Today, October 31st, is the observed holiday of Halloween. However, the true observance will not come until next week, November 7th, when the sun enters 15 degrees of the constellation Scorpio.

"SAMHAIN" (pronounced Sow-un) literally means "Summer's End" and is the name (in Irish) for the month of November. "OI'CHE SHAMHNA" translates as Samhain Eve. In Olde Celtic (Pagan/pre Christian) beliefs, the year was divided into two halves: the Light Half & the Dark Half. SAMHAIN was/is the Irish Pagan Festival marking the beginning of the "Dark Half of the Year"/the end of harvest. So it's considered to be the beginning of the New Year (Happy New Year, everyone !!!). With the final harvest, people would take stock of the livestock herds and grain supplies, decide which animals would need to be slaughtered in order for people to survive the oncoming winter. "TINE CHNA'MH"/Bonfires (bone-fires) were built where the bones of slaughtered animals were thrown in. All other fires were extinguished and those attending the Bonfire would collect embers to relight their hearths with the common flame. Sometimes, two bonfires would be lit whereby people and their livestock would walk between them for purification.

Acknowledging the spiritual side of SAMHAIN, people would pay homage to their deceased ancestors and historical figures with "spirit food": an offering of the celebration meal,...setting a place for the dead to share in the food. In remembrance, the dead were honoured and welcomed. This time between MABON (the Equinox) and YULE (Solstice) was/is very powerful. The veil that separates the world of the living and the world of the dead grows thin, allowing the dead to walk the earth again to socialize with the living. Unfortunately, this also allowed some less savory characters of Irish Myth and Fairylore to become more active. Measures were taken to frighten off malevolent spirits and creatures, one of which was to dress in a scary way to scare off the bad spirits. The making of Jack-O-Lanterns (carving a lantern from a turnip; later in America this was change to pumpkins which were easier to carve) with the image of a face also was used to protect families and discourage evil influences from entering a house. There are many stories of the creation of Jack-O-Lanterns. These were attributed mostly to "Stingy Jack" (a real or ficticious character from Ireland's past) and his shrewd bargaining(s) with the Devil. In one story (after his death) he was told to leave hell (or bargained his release) and the Devil tossed him an ember from the eternal fires to light his way by being placed in a lantern carved from a turnip. In truth, carved lanterns go back to very early Celtic times, but the "Stingy Jack" stories are a treasure.
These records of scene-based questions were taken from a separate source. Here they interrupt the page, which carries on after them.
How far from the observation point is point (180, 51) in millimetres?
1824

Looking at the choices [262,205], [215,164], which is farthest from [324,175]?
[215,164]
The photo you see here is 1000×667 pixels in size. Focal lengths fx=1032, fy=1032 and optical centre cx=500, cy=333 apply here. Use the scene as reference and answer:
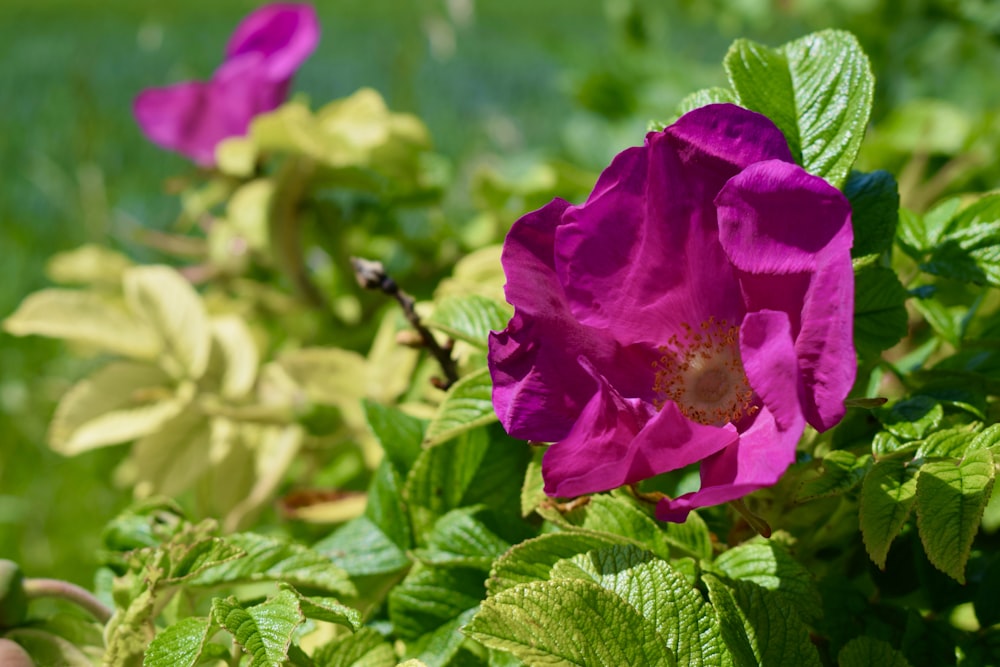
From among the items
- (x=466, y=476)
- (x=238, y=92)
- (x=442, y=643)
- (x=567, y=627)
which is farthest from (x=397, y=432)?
(x=238, y=92)

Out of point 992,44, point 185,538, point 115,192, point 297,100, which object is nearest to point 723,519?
point 185,538

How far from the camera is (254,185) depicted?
48.2 inches

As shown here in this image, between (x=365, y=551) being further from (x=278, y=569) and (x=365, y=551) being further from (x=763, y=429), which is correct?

Another noteworthy mention of this time of the year was that some people could more easily see into the future.

With the introduction of Christianity, many of these beliefs were modified to blend the strong pagan beliefs with the Church's doctrines in an effort to allow conversion to this "new faith" to be more easily acceptable by the common folk. November 1st became "All Saints Day" (which was originally observed earlier in the year by Roman Catholics) and November 2nd became "All Souls Day" (to satisfy the continuance of the centuries-old tradition of honouring deceased ancestors). The idea of "Trick or Treat" was originally a tradition of folks visiting neighbors where a "trick" was a "performance" (song, dance, etc.) rewarded by something to eat. (It wasn't until the custom came to America that the "trick" became something more sinister: give me something to eat OR ELSE........).